Penelitian lain menunjukkan bahwa biomarker permukaan yang hadir pada pinopodes. sebuah molekul terlibat sebagai membran-terikat ligan dan faktor juxtacrine / parakrin penting dalam sinyal ke embrio. adalah pada permukaan pinopodes di waktu yang diharapkan dari implantation. sedangkan OPN hadir pada sekresi yang atau pinopode-bantalan sel. sedangkan estrogen menyebabkan mereka mundur. berdasarkan temuan dengan elektron imunohistokimia.380 The integrin αvβ3 dan ligan juga baik hadir pada tonjolan apikal selama jendela implantasi (Gambar 9-20 dan 9-22) 0.381 MUC-1 dan OPN tampak pada sel yang berbeda jenis permukaan luminal. Pembentukan pinopodes tampaknya tergantung pada progesteron. 9-21).Peran pinopodes dalam implantasi embrio manusia (Di luar hubungan temporal antara penampilan mereka dan perkiraan waktu nidation) didukung oleh dalam studi in vitro menunjukkan bahwa implan blastokista manusia pada manusia sel epitel endometrium hanya di daerah bantalan pinopodes (Gbr. HB-EGF ™. Penampilan sebelumnya pinopodes di ovarium terkontrol . MUC-1 hadir semata-mata pada sel-sel bersilia.

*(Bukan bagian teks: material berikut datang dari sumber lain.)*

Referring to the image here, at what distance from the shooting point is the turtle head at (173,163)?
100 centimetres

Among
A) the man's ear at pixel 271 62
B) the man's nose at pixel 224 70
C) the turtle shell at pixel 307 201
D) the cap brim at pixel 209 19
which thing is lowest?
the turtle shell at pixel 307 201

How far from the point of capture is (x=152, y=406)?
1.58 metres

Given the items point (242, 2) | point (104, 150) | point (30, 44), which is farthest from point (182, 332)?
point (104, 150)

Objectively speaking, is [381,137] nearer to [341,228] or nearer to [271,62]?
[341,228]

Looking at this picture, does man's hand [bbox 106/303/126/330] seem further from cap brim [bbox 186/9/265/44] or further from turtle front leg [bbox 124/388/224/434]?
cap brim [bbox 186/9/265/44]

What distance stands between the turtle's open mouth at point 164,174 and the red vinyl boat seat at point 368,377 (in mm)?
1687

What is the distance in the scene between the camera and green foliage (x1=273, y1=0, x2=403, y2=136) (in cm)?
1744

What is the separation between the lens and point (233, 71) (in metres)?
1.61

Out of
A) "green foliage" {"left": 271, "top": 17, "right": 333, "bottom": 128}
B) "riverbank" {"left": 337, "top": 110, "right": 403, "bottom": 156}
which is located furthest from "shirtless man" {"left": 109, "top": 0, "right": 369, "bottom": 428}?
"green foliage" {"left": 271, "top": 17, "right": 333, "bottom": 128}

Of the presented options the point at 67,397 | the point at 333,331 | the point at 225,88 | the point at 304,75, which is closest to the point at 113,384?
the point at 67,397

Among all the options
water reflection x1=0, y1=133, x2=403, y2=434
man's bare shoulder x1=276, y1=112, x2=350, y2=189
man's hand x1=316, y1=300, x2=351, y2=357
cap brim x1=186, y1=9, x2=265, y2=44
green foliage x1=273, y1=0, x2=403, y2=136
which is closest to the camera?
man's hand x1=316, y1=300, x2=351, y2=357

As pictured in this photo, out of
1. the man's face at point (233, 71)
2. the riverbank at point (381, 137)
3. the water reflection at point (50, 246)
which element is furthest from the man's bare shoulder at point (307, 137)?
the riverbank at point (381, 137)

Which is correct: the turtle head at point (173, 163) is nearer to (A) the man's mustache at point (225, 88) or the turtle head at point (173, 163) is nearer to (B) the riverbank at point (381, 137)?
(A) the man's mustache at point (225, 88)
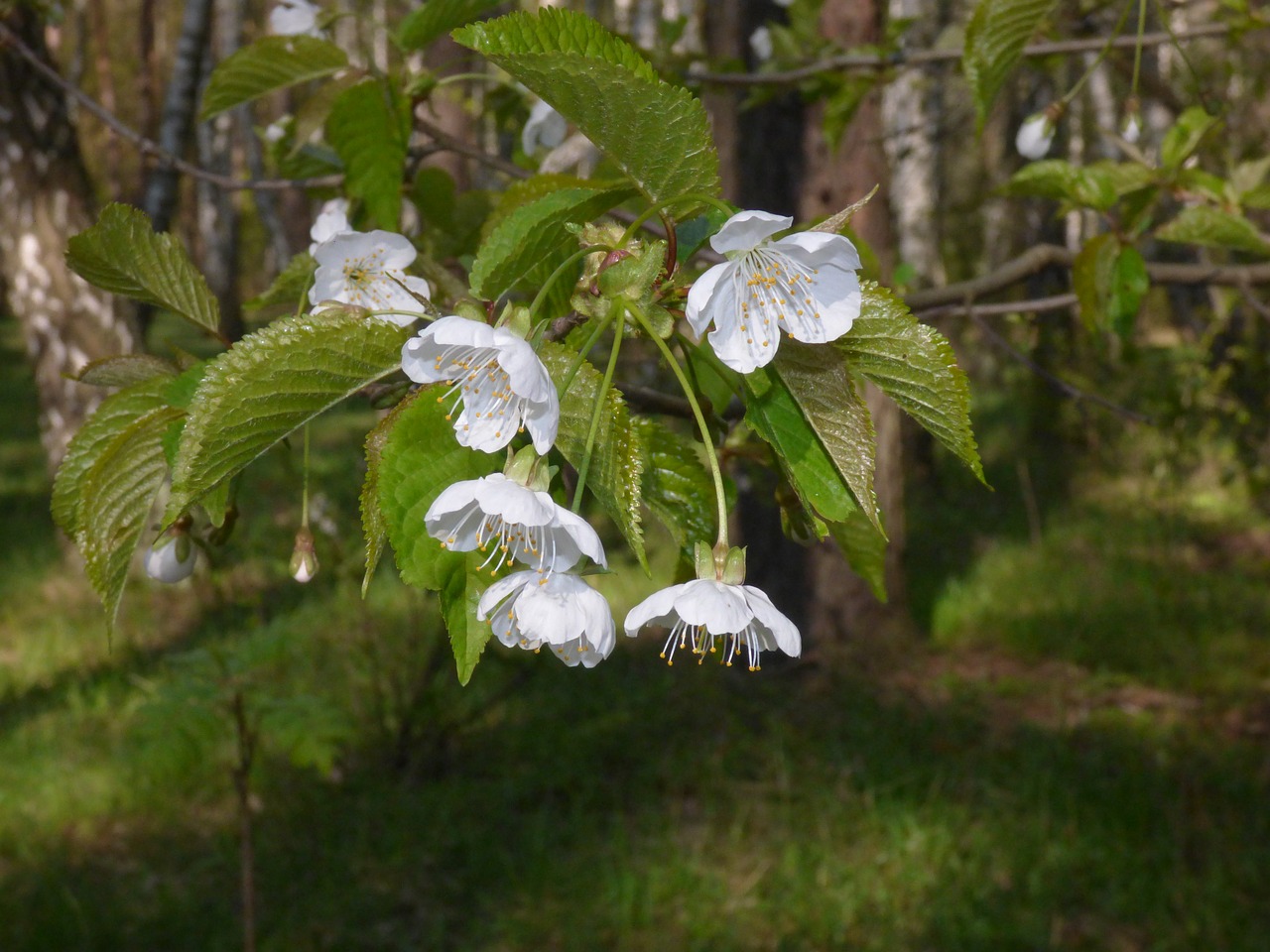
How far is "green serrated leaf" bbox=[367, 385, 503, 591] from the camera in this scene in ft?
2.39

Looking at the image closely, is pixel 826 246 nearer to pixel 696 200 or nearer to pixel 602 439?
pixel 696 200

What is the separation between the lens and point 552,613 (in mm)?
788

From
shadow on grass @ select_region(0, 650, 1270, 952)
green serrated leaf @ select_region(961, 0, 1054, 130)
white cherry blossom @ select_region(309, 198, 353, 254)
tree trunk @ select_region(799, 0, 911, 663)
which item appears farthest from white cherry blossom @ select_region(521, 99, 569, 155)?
shadow on grass @ select_region(0, 650, 1270, 952)

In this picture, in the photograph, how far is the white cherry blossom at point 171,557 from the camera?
3.51 ft

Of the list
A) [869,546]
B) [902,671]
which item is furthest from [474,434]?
[902,671]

Meskipun teknik ini digunakan secara luas di .384-386 Meskipun pinopodes bisa terlibat dalam embrio-endometrium interaksi.siklus stimulasi berkorelasi dengan kenaikan praovulasi progesteron plasma. dengan beberapa penelitian yang menunjukkan korelasi yang kecil dengan jendela yang sebenarnya dari implantation. 382 meskipun pinopodes telah dijelaskan di kedua LIF dan HOXA10 tikus null. Studi di tikus menunjukkan bahwa HOXA10. diperlukan untuk pembentukan pinopode. utilitas struktur ini sebagai penanda penerimaan uterin muncul terbatas. Evaluasi Klinis dari Endometrium yang Biopsi endometrium Endometrium biopsi digunakan untuk menilai histologi endometrium. Administrasi dosis rendah reseptor progesteron antagonis mifepristone pada siklus hari 14 dan 15 formasi penundaan pinopode. gen progesteron-diatur. Distribusi temporal yang sebenarnya pinopodes telah dipertanyakan dalam beberapa tahun terakhir.

408 luteal Ketat standarisasi biopsi endometrium untuk mengevaluasi Kriteria histologis belum pernah dibentuk.410 Variasi dalam penggunaan endometrium "Kencan" mungkin menjelaskan. dan utilitas modalitas lain untuk mengevaluasi phase. meskipun lebih dari 50 tahun use. utilitas klinis biopsi endometrium sebagai uji rutin dipertanyakan. jumlah jeda waktu hari 'yang harus diminta untuk mempertimbangkan sampel yang abnormal. Namun. Kekurangan fase luteal adalah jarang dan mungkin menyumbang tidak lebih dari 3% sampai 5% dari infertilitas pada . peran utamanya dalam evaluasi dari pasangan subur telah penilaian fase luteal. telah bergeser dari retrospektif untuk penentuan calon selama bahwa time. keanekaragaman pendapat dalam literatur mengenai kejadian dan klinis pentingnya defisiensi fase luteal (LPD). 409 Referensi kronologis titik.404.pengaturan perdarahan abnormal sebagai alat diagnostik untuk endometrium kanker atau hiperplasia. Literatur mencerminkan berbagai pendapat mengenai penggunaan tes ini .404-407 termasuk ketika untuk melakukan biopsi. penting untuk interpretasi hasil. seperti yang dijelaskan kemudian. sebagian.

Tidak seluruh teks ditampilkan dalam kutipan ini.